>> START Rows

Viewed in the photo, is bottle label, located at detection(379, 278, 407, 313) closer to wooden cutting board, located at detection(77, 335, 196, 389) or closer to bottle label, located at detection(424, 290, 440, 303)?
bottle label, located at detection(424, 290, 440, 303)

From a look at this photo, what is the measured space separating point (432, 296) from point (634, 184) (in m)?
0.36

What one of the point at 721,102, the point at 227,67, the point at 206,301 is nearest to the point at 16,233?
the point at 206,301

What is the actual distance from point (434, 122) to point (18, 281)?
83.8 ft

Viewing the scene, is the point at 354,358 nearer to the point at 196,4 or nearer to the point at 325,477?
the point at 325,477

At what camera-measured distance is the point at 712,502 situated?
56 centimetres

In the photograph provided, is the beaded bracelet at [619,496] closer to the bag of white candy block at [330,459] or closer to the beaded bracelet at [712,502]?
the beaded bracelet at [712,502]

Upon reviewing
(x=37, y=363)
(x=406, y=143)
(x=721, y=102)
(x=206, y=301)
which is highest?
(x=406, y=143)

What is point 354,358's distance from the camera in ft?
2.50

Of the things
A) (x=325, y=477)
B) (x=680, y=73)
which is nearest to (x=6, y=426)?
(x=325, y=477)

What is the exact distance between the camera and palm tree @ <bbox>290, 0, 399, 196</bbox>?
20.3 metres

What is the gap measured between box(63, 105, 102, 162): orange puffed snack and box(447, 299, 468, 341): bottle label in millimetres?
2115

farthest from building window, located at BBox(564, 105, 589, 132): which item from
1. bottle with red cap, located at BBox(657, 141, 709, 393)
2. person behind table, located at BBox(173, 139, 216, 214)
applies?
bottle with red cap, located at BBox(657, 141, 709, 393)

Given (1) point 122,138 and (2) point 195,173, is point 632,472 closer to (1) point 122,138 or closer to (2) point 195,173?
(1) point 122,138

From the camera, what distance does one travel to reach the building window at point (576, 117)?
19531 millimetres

>> END Rows

Recopy all the lines exactly as they appear.

• Solution to this problem
Viewed in the photo, is bottle label, located at detection(379, 278, 407, 313) closer to wooden cutting board, located at detection(77, 335, 196, 389) or closer to bottle label, located at detection(424, 290, 440, 303)?
bottle label, located at detection(424, 290, 440, 303)

From a look at this photo, what is the measured space separating point (432, 296) from point (634, 184) (in m)?
0.36

What one of the point at 721,102, the point at 227,67, the point at 206,301 is nearest to the point at 16,233?
the point at 206,301

What is the actual distance from point (434, 122) to point (18, 281)?
83.8 ft

Viewing the scene, is the point at 354,358 nearer to the point at 196,4 or nearer to the point at 325,477?
the point at 325,477

At what camera-measured distance is the point at 712,502 situated?
56 centimetres

In the photograph provided, is the beaded bracelet at [619,496] closer to the bag of white candy block at [330,459] or closer to the beaded bracelet at [712,502]?
the beaded bracelet at [712,502]

Upon reviewing
(x=37, y=363)
(x=406, y=143)
(x=721, y=102)
(x=206, y=301)
which is highest?
(x=406, y=143)

What is point 354,358's distance from the camera in ft?
2.50

Of the things
A) (x=325, y=477)
B) (x=680, y=73)
which is nearest to (x=6, y=426)?
(x=325, y=477)

What is the exact distance between the camera and palm tree @ <bbox>290, 0, 399, 196</bbox>?
20.3 metres

What is the gap measured between box(63, 105, 102, 162): orange puffed snack and box(447, 299, 468, 341): bottle label in millimetres?
2115

farthest from building window, located at BBox(564, 105, 589, 132): which item from
1. bottle with red cap, located at BBox(657, 141, 709, 393)
2. person behind table, located at BBox(173, 139, 216, 214)
applies?
bottle with red cap, located at BBox(657, 141, 709, 393)

Given (1) point 122,138 and (2) point 195,173, is point 632,472 closer to (1) point 122,138 or closer to (2) point 195,173?
(1) point 122,138

From the camera, what distance does one travel to reach the building window at point (576, 117)?
19531 millimetres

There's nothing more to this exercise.